Matt wrinkled his nose. "She treats me like a baby; I'm a big boy. Can I have your wand, Gran?"

Mary looked around her to see if anyone had heard. Cherry would sing to the boy or allow him to make puffs of smoke, but wouldn't answer his commands. Still, she couldn't give it to him in public. The magical community would be scandalized. "When I take you back home," she promised.

"Gran! Gran, here we are," called a young girl, waving wildly.

"El, my favorite witch, do you have everything you need?" Mary asked. She never referred to her granddaughter as her princess and limited herself in calling her pretty, but it was obvious. Marty's daughter had inherited the dark red hair and sapphire eyes of her Aunt Regina.

"We went through her list five times," said her Muggle mother Lana, her hand on her pregnant belly, "but we'll probably have to send an owl with something in a few days."

"It would be easier if Dad would bring her what she needs," Marty said. As a Legilimens and head of the Department of Mysteries, he'd met his wife when he was assigned to attend a speech by England's prime minister where a dark wizard was expected to be. Lana was an aide whom he'd impressed by knowing it was her birthday.

"You know your father tries not to show favoritism," she said. After years at the Ministry, Reg had retired to do what he'd always wanted—teach Transfiguration. "I'll take anything to her she's forgotten after I return Matt to the beach house."

"Another late-night raid, eh?" said Marty with an eyeroll. "Aurors."

El bent down to her young cousin. "You like running errands with Gran, don't you," she asked in a condescending sing-song.

Mary smiled as a young man knelt to address her in the same tone. "We all like errands with Gran, don't we, Ellie?"

"Remus!" said Matt with delight, and the Seventh Year son of Rion and Tanner picked up his cousin.
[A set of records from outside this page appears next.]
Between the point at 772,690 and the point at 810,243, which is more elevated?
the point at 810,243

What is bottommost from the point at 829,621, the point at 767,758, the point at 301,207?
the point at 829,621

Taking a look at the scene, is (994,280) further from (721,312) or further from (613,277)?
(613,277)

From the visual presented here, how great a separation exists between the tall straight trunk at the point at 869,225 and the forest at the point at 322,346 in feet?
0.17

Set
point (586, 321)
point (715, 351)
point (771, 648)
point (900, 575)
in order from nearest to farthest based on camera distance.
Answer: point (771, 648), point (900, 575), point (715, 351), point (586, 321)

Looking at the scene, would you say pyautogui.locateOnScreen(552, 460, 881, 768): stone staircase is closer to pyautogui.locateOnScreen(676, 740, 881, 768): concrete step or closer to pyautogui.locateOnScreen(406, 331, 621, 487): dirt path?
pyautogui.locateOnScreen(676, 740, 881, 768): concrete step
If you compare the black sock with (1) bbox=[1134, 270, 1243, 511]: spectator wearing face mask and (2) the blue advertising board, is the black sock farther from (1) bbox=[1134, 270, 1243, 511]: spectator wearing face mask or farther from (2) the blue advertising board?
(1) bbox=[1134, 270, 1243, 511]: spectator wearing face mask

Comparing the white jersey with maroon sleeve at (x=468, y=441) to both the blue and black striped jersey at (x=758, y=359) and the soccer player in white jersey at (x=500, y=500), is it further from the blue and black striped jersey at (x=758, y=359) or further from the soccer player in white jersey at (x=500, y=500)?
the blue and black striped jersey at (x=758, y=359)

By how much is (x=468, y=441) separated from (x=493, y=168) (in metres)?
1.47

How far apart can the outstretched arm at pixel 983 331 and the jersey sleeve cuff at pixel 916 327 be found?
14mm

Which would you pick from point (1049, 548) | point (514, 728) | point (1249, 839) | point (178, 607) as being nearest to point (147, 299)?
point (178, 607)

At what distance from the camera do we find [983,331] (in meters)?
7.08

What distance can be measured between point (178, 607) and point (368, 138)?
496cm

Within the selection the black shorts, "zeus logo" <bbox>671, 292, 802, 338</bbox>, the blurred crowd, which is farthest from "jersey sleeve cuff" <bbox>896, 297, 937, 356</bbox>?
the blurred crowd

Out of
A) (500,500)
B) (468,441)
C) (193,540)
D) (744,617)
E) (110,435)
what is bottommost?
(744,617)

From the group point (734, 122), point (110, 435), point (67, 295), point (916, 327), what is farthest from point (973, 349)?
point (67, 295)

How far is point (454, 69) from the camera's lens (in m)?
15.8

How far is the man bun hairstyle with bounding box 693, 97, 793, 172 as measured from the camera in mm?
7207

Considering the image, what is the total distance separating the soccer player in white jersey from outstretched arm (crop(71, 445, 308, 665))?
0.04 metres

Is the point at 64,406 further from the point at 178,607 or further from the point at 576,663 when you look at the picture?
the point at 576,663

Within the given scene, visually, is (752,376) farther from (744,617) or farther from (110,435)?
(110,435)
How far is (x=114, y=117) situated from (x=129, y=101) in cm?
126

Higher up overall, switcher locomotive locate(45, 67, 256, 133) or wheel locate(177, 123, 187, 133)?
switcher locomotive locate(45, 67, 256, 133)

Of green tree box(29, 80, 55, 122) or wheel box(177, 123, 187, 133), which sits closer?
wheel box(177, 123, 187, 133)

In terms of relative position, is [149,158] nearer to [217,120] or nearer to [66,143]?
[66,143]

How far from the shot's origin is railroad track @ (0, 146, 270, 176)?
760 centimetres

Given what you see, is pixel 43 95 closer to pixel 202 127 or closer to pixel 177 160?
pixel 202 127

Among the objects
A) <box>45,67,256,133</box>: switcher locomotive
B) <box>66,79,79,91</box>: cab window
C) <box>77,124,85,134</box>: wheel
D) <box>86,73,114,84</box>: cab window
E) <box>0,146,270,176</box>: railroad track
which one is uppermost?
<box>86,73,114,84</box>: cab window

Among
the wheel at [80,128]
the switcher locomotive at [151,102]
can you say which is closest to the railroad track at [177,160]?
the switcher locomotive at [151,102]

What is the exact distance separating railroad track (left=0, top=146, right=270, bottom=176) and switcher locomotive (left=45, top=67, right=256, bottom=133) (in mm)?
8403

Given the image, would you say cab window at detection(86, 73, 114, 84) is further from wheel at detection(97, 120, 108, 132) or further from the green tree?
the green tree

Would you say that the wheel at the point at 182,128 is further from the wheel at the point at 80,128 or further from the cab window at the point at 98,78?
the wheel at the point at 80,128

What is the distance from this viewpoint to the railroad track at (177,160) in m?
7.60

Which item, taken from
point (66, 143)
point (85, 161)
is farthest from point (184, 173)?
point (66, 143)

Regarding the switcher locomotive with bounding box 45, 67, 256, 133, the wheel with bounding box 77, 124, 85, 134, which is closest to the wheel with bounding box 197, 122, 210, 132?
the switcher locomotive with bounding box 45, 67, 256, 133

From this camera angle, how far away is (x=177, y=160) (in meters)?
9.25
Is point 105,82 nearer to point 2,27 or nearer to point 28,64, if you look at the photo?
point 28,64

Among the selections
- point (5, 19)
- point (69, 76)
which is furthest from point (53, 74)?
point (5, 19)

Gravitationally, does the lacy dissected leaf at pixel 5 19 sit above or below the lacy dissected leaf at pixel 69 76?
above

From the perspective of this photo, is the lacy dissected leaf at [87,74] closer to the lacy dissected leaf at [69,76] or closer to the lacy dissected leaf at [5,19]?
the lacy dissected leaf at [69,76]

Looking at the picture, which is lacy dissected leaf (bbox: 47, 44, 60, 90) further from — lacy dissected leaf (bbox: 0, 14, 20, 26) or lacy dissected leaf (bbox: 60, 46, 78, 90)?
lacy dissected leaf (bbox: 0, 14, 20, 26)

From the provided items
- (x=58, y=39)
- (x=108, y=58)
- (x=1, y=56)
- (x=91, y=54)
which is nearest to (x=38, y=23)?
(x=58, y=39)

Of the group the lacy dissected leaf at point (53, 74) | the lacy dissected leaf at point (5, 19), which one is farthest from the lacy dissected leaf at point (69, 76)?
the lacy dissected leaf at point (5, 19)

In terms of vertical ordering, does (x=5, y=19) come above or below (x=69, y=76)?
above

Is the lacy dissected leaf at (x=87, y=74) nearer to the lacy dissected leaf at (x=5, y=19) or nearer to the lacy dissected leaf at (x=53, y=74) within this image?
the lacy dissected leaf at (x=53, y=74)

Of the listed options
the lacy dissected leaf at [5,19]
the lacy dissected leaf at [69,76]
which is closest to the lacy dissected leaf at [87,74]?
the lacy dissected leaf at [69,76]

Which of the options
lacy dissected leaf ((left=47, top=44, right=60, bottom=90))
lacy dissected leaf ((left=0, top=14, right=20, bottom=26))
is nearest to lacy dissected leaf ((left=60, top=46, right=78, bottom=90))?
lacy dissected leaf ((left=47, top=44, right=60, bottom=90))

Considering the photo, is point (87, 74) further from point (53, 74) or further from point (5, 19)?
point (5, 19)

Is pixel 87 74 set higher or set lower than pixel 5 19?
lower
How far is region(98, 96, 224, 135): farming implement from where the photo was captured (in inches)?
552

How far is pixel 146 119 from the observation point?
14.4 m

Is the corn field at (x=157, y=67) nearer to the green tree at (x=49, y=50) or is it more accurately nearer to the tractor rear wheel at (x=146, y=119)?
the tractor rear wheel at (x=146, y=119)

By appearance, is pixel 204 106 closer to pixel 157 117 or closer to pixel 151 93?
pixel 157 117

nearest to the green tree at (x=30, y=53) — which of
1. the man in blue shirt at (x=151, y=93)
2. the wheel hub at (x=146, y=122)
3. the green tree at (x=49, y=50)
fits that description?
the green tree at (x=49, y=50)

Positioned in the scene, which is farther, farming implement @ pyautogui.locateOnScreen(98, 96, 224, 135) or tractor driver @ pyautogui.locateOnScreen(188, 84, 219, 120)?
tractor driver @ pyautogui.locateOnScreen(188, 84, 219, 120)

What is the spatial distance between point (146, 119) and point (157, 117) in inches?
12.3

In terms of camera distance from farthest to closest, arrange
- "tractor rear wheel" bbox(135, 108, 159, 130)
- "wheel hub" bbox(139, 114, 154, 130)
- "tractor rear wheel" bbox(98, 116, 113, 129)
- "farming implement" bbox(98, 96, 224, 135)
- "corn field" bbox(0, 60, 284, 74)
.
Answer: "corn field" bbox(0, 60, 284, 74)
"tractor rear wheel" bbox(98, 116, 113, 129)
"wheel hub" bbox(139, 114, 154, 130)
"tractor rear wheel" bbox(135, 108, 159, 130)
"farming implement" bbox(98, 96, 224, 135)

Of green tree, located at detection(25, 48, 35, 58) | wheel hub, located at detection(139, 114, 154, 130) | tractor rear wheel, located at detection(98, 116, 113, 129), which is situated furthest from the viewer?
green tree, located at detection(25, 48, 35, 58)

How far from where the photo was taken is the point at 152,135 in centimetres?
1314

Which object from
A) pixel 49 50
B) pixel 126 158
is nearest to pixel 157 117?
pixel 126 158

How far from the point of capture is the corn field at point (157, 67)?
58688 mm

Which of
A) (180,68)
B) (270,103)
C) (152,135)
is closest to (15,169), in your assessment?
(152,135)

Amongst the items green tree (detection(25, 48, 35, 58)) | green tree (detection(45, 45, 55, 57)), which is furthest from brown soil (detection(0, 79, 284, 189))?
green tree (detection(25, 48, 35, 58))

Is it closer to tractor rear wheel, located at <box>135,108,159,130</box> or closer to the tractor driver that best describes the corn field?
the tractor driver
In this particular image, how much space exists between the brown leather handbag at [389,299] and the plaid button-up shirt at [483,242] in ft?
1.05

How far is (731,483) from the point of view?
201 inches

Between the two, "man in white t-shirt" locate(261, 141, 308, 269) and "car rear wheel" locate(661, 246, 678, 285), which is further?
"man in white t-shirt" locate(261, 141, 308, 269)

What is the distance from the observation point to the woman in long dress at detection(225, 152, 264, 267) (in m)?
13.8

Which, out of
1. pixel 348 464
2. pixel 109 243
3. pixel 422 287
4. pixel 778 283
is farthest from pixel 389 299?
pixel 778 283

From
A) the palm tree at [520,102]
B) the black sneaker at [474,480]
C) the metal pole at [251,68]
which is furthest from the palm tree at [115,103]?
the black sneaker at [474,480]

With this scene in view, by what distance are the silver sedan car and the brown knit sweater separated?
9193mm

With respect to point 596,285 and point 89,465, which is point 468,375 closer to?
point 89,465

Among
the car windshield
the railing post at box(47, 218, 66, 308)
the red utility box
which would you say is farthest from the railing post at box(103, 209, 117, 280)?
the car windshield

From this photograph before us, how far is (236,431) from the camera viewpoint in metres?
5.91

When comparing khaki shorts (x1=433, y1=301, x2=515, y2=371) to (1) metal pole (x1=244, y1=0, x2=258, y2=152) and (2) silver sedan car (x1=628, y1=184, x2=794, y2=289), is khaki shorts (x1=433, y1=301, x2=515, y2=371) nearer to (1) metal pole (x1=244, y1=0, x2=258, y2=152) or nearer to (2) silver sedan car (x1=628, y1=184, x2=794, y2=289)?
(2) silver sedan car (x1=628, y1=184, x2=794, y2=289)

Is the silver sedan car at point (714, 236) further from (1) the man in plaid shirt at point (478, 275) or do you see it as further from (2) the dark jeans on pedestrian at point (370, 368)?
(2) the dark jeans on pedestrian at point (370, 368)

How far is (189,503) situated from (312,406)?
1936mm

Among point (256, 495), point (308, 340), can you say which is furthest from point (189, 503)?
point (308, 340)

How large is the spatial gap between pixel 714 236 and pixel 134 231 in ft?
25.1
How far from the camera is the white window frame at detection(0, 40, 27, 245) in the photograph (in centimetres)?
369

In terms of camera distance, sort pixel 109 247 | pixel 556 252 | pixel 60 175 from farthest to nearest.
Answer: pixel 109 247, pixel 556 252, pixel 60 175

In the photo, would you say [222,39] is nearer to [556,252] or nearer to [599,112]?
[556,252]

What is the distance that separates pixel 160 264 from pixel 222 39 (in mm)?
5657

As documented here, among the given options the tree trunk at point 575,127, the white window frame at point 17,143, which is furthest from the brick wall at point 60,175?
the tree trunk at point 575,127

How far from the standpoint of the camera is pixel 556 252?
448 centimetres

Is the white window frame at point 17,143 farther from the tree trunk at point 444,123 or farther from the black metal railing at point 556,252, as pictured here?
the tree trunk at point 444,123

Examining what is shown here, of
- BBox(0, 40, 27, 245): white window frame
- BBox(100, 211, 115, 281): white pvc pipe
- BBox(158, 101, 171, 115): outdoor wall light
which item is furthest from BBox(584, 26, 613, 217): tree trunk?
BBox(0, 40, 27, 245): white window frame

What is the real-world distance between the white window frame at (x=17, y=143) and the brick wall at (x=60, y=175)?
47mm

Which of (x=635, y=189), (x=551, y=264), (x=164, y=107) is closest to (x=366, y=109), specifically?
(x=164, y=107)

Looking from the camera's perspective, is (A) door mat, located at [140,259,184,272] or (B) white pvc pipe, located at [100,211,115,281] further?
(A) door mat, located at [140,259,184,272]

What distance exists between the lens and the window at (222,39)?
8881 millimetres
"Hey, Matt, have you seen anyone looking at Gran or asking for her autograph?"

"You know that doesn't happen when the Golden Trio are around, Son," said Rion, paunchy and greying at the temples. Tanner, the man next to him, was shorter and muscled with blond hair. It made Mary's heart ache that he was so similar to Lars Rigel, but Rion didn't seem to see it. They'd been together and happy for years though, and their son was the nicest Slytherin denizen since his grandfather. "Your Gran is a minor celebrity even though she wrote 'the essential book about a family in hiding, their great trials and small joys during the tumultuous year of You-Know-Who-Was' " he intoned, using his hands to emphasize the words, as if reading from a screen.

Marty chuckled. "And the second one, 'a heart-wrenching and uplifting tale of a daughter's successful search for her Muggle father in the days of recovery and reconciliation'."

Mary flapped her hand at her sons. "Oh, You. All right, you two, time to board. Give me hugs. Now, I want you to spend some time together at least once a week, learn loads, and..."

She stopped, looking at her grandchildren, then everyone around them. Many wore bracelets curving their wrists like a snake with a G for Grindelwald. There were people who spoke about the order they imagined there had been during that dark wizard's time and maybe it was time to restore that. Regina had said the increase in raids was because of a group known as G. What if it began again? What was most important for children to know to resist?

She smiled and opened her arms for all of them. "You're Cattermoles. Remember you're loved. And spread it around."